Traité ultracourt sur la poignée de main

Depuis que l’être humain a eu le bon goût de se laisser pousser les bras, une étrange coutume a vu le jour : la poignée de main. Nombre de paluches ont été secouées et ballottées et, malgré les recommandations qui coulent dans nos oreilles depuis ce fameux jour où, la veille du point d’ancrage de nos carrières professionnelles où l’on rencontre celui qui deviendra notre premier patron, papa nous a astucieusement paré de ce conseil indiscutable : « attention à ta poignée de main… »

Munie de cette information toute exhaustive, il a été de bon ton que, mon bras droit et moi, nous nous réunîmes pour un colloque extraordinaire sur la poignée de main.
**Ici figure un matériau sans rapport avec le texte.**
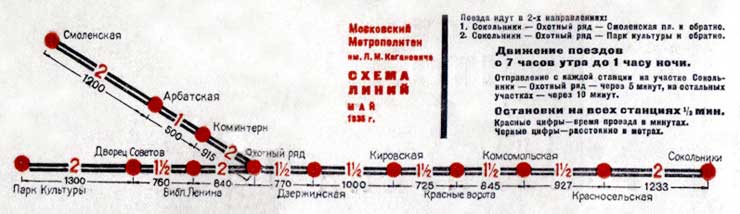 схема Московского метрополитена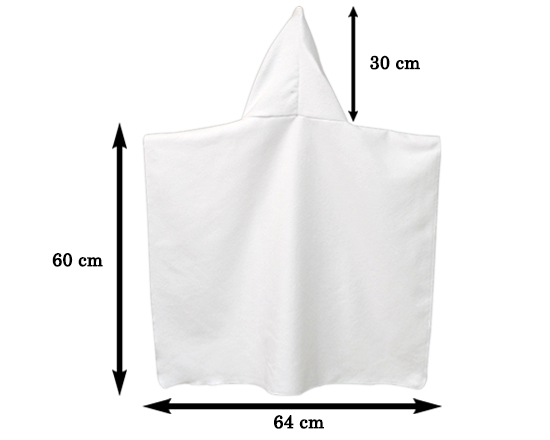 Misura poncho in spugna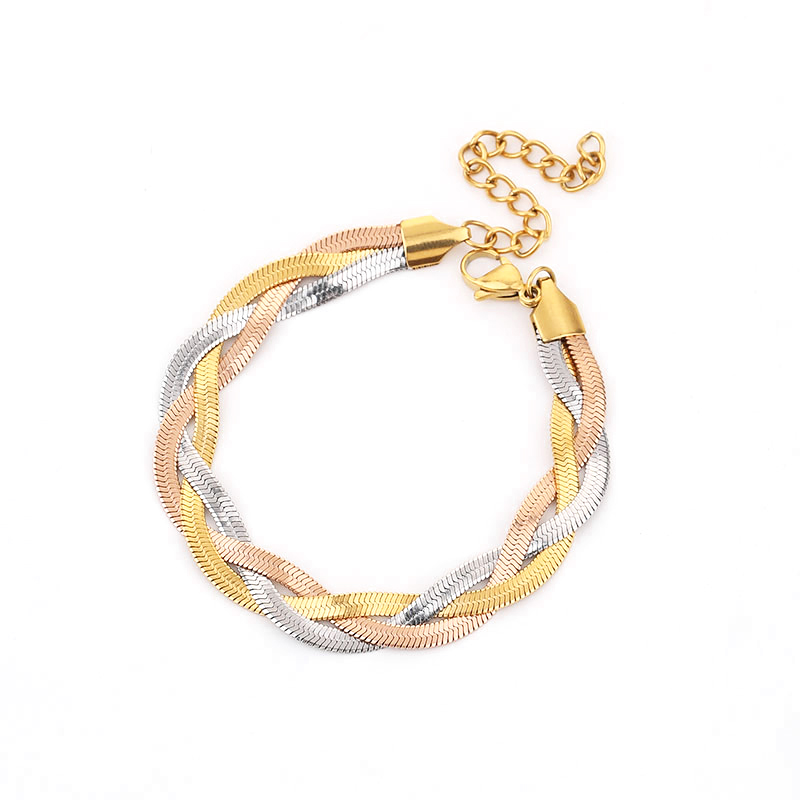 Wholesale Casual Streetwear Geometric Titanium Steel Rings Earrings Necklace display picture 4
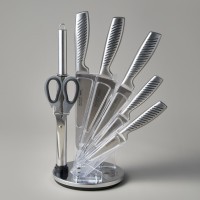 Набор ножей agness нжс на пластиковой вращающейся подставке 8 пр. (911-498)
Qu’est-ce qu’une bonne poignée de main ?

La force.
Le destinataire de notre menotte agitée ne doit ni ressentir un ego surdimensionné concentré dans cinq doigts broyeurs, ni percevoir la mollesse apathique d’une main amorphe et atone.

Le sens.
Selon que nous exhibons nos pognes vers le haut ou vers le bas, nous communiquons de diamétrales oppositions. Une paume dévoilée signe la non-agression et la douceur, une paume regardant  le sol signe l’autorité et la détermination. Le degré d’horizontalité de la paume mesure le niveau d’intention. La douceur peut devenir la soumission et l’autorité peut devenir la domination.

La pliure.
Ne négligeons en aucune mesure la pliure de nos mains. Trop tendue et hérissée, elle dévoilera une rigidité mal à propos, et trop équerre, elle symbolisera la fuite ou le manque d’idées.

La température.
Lors d’une empoignade, il est plus que fondamental de vérifier le climat de nos porteuses de phalanges. Un frôlement frisquet déshumanise et contrarie toute discussion. Un effleurement surabondamment chaud trahit notre stress. La torpeur douce d’une paluche sèche et tiède rassure et apaise le bienheureux qui souffre trop souvent la pression moite et tendue d’une patoune hasardeuse.

Le reste.
Pour ne pas que tous ces efforts dantesques ne soient délétères, il ne faut pas omettre le reste !
Pensons à ne pas coller l’empoigné et ne pas le distancer de trop, sans quoi il se sentira démesurément aimé ou fuit.
Pensons à observer un mouvement vertical de va et vient pour ne pas se retrouver dans la délicate position d’une poignée statique.
Pensons à saisir convenablement la main de l’autre pour ne pas se retrouver muni du bout d’un annulaire et d’un morceau de majeur.
Pensons à serrer la main avec notre si expressif regard et notre jouxte verbale bien sentie.